What is needed — Take the lines below from the one with "Premium Vector Cute" through the one with "Dellonda White Electric" and retype them exactly. Include nothing else, and no pictures.

Given information —
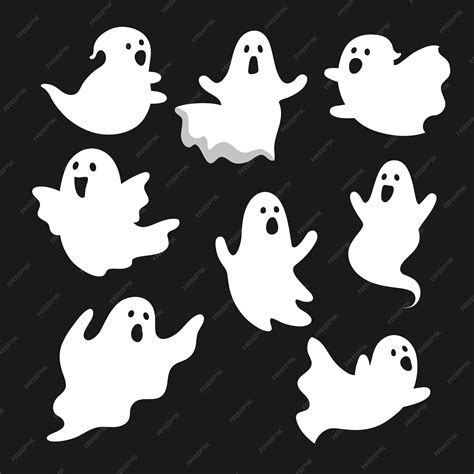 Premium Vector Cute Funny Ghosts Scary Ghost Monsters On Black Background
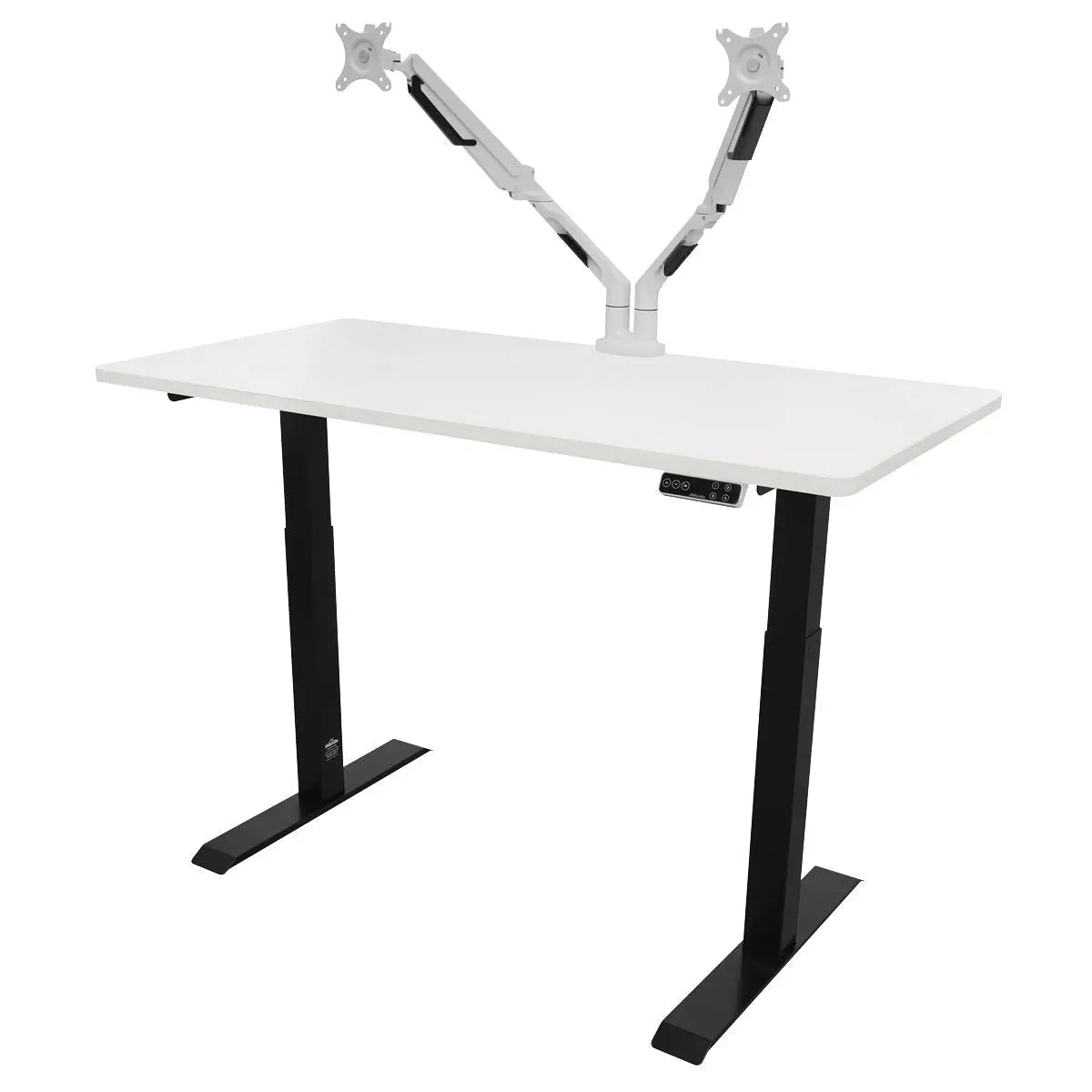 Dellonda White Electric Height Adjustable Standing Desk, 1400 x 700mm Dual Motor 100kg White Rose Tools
==
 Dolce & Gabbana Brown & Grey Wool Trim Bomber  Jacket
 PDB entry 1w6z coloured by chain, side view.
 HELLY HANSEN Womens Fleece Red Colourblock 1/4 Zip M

Result for this task —
 Premium Vector Cute Funny Ghosts Scary Ghost Monsters On Black Background
 Dellonda White Electric Height Adjustable Standing Desk, 1400 x 700mm Dual Motor 100kg White Rose Tools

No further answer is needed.